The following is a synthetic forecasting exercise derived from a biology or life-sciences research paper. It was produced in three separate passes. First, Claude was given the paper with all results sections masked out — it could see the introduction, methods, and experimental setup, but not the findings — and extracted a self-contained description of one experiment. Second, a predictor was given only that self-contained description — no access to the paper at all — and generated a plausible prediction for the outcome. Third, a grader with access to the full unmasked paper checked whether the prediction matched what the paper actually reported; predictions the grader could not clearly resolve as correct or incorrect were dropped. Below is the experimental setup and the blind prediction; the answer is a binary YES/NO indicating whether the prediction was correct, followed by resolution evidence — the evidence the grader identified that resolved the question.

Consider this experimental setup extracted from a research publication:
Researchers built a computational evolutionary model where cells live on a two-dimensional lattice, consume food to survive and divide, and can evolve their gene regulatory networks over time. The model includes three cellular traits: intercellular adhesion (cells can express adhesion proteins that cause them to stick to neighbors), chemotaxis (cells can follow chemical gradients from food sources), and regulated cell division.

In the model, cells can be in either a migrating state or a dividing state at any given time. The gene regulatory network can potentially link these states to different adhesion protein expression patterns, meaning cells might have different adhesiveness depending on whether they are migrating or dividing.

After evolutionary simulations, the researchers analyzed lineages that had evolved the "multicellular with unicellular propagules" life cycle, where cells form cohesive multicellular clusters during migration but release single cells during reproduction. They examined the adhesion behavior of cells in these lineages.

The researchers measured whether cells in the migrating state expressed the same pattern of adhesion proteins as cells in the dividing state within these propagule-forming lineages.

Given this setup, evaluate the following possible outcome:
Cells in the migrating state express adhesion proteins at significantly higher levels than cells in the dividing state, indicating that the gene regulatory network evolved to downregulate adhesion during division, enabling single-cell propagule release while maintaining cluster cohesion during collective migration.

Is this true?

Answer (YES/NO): NO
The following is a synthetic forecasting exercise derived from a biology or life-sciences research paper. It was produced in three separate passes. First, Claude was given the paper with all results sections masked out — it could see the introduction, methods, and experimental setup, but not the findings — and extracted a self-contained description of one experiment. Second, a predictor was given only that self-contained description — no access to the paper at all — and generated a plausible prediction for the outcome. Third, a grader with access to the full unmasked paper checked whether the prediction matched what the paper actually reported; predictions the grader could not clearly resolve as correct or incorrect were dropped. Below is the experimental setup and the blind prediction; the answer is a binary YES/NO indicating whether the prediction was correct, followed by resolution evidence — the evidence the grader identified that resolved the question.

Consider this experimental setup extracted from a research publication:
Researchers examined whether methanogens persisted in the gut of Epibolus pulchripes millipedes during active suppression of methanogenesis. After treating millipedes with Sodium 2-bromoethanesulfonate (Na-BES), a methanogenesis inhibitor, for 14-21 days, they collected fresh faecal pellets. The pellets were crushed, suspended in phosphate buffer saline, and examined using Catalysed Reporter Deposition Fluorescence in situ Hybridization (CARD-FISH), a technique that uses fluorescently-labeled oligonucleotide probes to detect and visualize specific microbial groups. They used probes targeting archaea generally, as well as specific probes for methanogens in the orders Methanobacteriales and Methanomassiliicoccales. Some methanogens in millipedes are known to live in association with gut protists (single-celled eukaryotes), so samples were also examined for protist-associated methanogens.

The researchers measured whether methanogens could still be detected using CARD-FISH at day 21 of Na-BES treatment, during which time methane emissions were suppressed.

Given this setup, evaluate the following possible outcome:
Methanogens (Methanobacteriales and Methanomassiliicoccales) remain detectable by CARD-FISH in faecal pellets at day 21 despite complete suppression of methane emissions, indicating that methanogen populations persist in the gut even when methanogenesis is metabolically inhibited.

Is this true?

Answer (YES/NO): YES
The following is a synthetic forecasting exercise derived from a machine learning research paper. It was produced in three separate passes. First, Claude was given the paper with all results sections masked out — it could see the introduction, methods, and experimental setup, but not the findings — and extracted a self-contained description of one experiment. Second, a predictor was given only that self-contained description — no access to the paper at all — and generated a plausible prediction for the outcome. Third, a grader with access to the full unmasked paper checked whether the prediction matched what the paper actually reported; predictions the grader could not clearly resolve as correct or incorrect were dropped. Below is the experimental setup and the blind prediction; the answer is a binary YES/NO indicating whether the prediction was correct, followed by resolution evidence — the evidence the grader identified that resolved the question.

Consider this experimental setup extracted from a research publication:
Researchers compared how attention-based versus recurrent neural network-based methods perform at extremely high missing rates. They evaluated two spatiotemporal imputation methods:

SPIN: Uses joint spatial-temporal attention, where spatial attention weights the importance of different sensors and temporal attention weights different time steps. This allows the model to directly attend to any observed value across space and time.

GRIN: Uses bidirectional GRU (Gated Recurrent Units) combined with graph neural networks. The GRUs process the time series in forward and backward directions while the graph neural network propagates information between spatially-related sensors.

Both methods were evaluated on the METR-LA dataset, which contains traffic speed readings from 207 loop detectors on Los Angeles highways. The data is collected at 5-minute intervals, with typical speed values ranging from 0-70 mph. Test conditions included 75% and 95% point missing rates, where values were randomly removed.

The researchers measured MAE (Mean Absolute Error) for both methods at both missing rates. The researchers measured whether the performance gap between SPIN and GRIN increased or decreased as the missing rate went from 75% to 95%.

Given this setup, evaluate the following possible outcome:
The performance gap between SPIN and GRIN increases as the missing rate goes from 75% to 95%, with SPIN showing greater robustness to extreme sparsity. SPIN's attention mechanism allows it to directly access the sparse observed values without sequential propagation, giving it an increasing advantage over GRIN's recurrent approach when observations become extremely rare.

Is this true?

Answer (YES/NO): YES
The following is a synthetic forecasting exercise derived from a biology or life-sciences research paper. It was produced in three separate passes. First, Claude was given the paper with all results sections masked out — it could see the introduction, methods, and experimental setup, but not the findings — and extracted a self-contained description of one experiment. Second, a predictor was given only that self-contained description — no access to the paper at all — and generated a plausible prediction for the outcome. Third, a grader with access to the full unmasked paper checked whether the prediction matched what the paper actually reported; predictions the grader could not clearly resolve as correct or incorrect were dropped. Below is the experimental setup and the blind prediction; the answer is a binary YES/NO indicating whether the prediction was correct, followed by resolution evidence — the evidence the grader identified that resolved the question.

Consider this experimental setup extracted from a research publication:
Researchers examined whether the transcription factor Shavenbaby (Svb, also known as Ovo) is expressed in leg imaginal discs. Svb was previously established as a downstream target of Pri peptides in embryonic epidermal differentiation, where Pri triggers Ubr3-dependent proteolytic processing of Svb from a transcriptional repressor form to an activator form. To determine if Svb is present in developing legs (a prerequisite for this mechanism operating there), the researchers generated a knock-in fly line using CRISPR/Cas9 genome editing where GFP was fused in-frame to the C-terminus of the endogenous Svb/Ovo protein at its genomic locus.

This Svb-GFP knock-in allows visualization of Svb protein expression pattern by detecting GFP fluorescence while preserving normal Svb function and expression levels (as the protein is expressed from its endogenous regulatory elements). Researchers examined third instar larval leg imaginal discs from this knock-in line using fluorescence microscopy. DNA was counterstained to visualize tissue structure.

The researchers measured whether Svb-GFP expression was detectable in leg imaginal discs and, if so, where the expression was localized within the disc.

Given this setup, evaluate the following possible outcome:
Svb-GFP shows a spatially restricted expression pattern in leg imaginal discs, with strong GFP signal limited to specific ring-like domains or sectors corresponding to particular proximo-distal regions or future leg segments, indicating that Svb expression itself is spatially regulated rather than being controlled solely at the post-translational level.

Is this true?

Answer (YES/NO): NO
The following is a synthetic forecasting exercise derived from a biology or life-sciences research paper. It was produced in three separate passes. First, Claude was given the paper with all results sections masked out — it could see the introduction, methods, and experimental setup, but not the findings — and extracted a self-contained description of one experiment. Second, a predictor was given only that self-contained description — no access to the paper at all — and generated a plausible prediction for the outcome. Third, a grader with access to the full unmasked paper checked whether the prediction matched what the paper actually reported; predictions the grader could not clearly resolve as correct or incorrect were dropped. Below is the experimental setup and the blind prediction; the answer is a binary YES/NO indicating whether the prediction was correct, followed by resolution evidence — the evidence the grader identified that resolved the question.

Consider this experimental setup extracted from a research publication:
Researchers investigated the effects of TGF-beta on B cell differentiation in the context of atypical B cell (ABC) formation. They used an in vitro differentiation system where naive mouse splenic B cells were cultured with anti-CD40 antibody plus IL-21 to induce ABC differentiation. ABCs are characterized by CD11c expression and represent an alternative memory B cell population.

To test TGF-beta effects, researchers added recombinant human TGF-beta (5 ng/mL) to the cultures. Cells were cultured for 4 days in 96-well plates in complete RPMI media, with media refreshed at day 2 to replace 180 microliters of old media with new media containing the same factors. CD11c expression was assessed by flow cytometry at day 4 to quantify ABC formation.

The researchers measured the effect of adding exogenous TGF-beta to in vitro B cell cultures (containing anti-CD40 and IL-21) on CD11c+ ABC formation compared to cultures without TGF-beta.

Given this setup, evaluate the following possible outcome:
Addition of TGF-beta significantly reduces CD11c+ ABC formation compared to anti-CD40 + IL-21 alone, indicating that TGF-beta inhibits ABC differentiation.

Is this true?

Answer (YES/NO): NO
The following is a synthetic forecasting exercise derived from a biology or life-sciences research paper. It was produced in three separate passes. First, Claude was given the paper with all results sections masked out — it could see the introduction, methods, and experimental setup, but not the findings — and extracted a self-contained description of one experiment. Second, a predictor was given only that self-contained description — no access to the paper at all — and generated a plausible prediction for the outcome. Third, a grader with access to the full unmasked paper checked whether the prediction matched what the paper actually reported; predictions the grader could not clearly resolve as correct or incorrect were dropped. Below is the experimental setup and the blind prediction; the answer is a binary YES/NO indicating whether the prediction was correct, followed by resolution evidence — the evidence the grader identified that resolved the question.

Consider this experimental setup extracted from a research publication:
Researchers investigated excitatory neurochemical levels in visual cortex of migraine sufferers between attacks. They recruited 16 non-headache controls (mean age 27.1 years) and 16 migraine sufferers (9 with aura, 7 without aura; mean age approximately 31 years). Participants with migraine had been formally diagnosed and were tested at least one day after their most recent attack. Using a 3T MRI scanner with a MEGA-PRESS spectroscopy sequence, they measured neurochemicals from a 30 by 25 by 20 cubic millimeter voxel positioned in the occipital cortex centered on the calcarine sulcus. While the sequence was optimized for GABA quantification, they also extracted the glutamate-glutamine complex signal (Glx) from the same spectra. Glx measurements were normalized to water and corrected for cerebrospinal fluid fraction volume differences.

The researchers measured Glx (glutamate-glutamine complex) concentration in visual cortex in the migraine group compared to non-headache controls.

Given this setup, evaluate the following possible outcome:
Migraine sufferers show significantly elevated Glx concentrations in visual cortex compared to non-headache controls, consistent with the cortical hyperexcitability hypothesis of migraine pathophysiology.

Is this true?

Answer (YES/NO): NO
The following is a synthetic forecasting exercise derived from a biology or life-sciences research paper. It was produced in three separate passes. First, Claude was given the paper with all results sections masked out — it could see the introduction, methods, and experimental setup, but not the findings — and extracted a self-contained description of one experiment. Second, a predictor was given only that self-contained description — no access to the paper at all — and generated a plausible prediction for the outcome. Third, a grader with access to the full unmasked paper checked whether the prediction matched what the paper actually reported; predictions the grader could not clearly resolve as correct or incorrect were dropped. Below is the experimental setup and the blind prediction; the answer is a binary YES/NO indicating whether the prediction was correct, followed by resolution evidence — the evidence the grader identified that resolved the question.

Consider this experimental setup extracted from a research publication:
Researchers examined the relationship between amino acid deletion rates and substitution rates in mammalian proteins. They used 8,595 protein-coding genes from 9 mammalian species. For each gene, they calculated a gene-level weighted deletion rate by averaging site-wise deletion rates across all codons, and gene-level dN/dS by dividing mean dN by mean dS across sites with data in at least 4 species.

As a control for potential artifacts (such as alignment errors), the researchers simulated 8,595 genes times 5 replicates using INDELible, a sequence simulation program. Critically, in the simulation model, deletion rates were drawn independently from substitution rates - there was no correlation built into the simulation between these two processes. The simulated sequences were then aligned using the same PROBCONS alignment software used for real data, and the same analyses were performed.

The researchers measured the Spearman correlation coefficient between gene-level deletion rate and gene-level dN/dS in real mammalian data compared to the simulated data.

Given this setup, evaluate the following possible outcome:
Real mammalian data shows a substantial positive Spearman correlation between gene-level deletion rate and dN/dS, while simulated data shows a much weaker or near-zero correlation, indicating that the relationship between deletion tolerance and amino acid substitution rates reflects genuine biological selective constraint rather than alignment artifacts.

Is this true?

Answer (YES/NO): YES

☆ ☆ ☆ ☆ ☆ ☆ ☆

EXERCISE DIRECTIONS: What is the number of lines in the listing above that contain the string "pellets"? Give only the number.

EXERCISE RESPONSE: 2